**WRITTEN TASK**
Repeat the items word for word, from the line with "Among pixel 242" to the line with "589 millimetres", both included. Leave out the pictures.

═════ INFORMATION SHOWN ═════

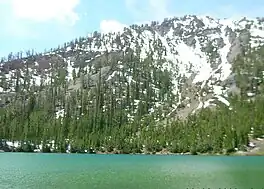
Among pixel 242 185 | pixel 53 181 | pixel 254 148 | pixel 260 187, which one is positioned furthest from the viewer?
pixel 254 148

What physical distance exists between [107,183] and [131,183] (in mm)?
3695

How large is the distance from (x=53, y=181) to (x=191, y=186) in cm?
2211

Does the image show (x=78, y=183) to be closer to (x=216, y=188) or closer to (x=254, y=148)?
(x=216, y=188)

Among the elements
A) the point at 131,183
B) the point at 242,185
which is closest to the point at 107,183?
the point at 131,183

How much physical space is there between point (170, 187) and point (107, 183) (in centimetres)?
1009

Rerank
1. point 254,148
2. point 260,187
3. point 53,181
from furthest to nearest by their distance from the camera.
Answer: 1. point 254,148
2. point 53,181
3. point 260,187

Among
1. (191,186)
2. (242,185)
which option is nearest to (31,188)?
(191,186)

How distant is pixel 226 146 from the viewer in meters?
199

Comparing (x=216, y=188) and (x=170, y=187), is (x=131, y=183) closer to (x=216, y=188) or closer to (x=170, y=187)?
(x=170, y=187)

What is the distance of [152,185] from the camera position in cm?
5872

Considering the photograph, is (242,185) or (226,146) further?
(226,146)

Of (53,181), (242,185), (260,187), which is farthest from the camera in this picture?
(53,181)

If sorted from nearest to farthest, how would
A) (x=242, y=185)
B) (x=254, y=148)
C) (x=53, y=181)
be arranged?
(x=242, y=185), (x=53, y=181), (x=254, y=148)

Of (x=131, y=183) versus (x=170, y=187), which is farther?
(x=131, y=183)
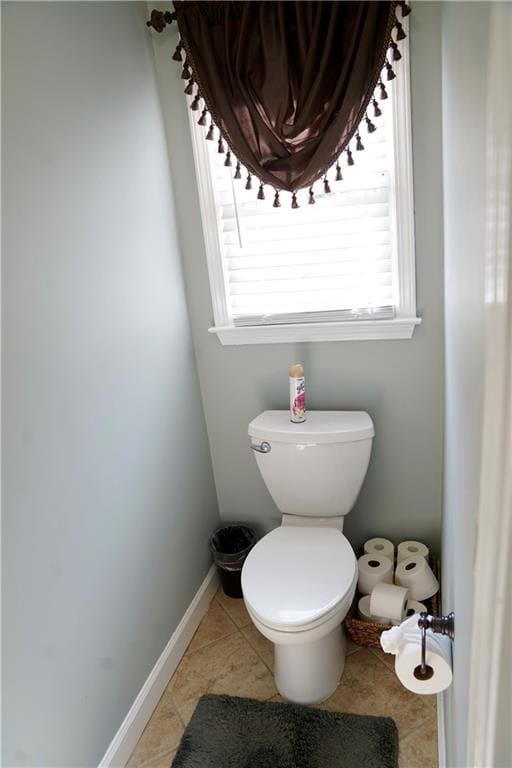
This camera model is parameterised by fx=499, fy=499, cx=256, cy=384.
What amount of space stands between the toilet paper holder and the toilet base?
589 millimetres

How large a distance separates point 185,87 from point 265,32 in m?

═════
═════ INFORMATION SHOWN ═════

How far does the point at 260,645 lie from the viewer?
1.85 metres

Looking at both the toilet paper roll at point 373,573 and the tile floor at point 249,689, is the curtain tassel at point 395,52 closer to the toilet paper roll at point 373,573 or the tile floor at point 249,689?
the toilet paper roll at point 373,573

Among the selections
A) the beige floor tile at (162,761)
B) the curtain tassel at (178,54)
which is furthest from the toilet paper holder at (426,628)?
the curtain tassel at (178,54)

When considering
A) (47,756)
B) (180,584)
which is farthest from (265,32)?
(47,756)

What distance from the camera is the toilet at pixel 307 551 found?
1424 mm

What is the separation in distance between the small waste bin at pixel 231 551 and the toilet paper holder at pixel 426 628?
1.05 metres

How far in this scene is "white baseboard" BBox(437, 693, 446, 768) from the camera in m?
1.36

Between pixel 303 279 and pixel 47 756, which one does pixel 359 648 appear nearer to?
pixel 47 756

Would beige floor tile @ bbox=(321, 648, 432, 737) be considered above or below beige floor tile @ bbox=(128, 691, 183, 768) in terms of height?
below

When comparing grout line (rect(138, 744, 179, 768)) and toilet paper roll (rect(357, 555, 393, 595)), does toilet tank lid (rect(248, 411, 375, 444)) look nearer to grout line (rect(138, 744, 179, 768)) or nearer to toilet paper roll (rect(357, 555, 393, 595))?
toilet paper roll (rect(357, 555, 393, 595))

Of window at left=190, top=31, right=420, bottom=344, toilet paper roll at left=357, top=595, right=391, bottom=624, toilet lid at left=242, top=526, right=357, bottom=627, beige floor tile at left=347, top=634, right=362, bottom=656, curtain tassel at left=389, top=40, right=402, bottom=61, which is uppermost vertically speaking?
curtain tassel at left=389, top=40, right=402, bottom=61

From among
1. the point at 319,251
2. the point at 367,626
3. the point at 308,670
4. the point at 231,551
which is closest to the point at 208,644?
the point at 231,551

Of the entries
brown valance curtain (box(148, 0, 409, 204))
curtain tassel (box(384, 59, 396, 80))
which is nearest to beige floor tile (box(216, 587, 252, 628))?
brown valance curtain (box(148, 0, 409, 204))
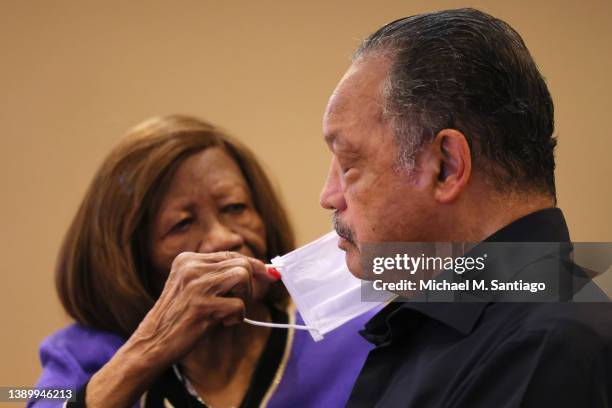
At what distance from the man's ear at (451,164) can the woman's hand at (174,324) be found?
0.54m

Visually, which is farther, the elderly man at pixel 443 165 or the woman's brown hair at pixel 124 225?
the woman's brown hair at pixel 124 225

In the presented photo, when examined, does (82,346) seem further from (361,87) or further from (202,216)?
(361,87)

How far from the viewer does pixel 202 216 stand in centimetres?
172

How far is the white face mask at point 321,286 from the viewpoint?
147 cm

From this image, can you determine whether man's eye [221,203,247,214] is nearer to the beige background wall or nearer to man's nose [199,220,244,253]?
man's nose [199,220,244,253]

═════
═════ INFORMATION SHOWN ═════

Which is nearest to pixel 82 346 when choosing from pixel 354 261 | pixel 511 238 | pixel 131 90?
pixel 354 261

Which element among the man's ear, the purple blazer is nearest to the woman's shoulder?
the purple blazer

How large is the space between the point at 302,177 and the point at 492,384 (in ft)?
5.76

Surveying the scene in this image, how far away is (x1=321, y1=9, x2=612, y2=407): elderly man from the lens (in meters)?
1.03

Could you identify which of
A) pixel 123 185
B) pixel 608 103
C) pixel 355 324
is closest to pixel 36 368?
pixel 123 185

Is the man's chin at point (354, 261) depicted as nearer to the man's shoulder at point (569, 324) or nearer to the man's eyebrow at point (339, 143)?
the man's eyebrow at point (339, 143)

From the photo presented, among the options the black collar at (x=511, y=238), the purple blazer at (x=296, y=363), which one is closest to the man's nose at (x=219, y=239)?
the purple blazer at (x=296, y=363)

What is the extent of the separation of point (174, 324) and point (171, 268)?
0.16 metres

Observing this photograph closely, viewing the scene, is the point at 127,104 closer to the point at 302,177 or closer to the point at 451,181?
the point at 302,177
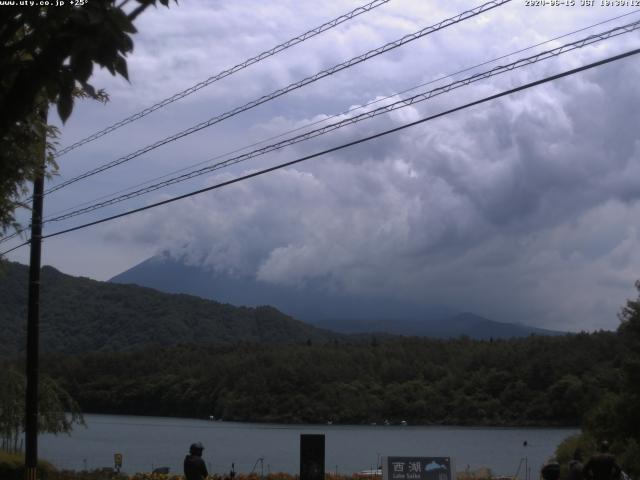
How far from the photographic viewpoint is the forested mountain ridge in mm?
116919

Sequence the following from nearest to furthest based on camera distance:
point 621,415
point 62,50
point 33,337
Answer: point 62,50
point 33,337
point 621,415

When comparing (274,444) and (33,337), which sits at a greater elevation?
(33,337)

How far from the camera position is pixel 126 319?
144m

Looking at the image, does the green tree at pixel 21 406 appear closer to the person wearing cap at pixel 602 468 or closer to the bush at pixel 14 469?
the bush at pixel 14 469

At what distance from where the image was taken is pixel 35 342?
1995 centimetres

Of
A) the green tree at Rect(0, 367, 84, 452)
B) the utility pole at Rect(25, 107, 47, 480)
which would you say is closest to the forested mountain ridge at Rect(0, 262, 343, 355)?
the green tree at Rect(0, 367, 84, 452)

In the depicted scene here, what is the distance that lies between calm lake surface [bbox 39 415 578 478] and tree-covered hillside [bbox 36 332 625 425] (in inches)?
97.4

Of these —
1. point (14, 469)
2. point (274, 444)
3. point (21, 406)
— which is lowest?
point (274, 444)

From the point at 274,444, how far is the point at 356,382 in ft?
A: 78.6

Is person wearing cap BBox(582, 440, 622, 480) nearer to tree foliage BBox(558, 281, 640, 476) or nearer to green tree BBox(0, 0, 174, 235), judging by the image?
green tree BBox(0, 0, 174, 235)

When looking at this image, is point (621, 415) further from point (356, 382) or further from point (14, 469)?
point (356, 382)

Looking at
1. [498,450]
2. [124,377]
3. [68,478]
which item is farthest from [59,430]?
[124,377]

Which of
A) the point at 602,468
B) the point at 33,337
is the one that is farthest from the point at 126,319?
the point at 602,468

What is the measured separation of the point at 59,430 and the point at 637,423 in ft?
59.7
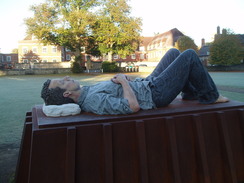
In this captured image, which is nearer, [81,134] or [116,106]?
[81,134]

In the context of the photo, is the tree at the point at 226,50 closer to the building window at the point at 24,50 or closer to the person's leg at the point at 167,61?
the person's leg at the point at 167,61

═════

**RESPONSE TO THE EXERCISE**
Among pixel 242 185 | pixel 53 181 | pixel 254 148 | pixel 260 187, which one is positioned furthest from the viewer?
pixel 254 148

What physical distance exists between [107,183] and [131,183] (in mm)?
3695

How large is the distance from (x=53, y=181) to (x=191, y=186) in cm?
2211

Does the image show (x=78, y=183) to be closer to (x=216, y=188) or closer to (x=254, y=148)?
(x=216, y=188)

Among the elements
A) the point at 131,183
B) the point at 242,185
which is closest to the point at 107,183?
the point at 131,183

How much physical space is there between point (170, 187) and point (107, 183) (in centimetres)?
1009

Rerank
1. point 254,148
2. point 260,187
3. point 53,181
from furthest to nearest by their distance from the camera.
Answer: 1. point 254,148
2. point 53,181
3. point 260,187

Among
1. (191,186)
2. (242,185)
which option is nearest to (31,188)?
(191,186)

How distant is pixel 226 146 from the viewer in meters?
199

Comparing (x=216, y=188) and (x=170, y=187), is (x=131, y=183) closer to (x=216, y=188) or closer to (x=170, y=187)?
(x=170, y=187)

What is the distance of [152,185] from the camera position in cm?
5872

Considering the photograph, is (242,185) or (226,146) further?
(226,146)

Of (53,181), (242,185), (260,187), which is farthest from the camera in this picture?
(53,181)

If sorted from nearest to farthest, how would
A) (x=242, y=185)
B) (x=254, y=148)
C) (x=53, y=181)
be arranged?
(x=242, y=185), (x=53, y=181), (x=254, y=148)

Of (x=131, y=183) versus (x=170, y=187), which is farther?
(x=131, y=183)
This camera model is parameterised by fx=499, fy=499, cx=256, cy=384.
What amount of space stands between the toilet paper holder and the toilet base?
589 millimetres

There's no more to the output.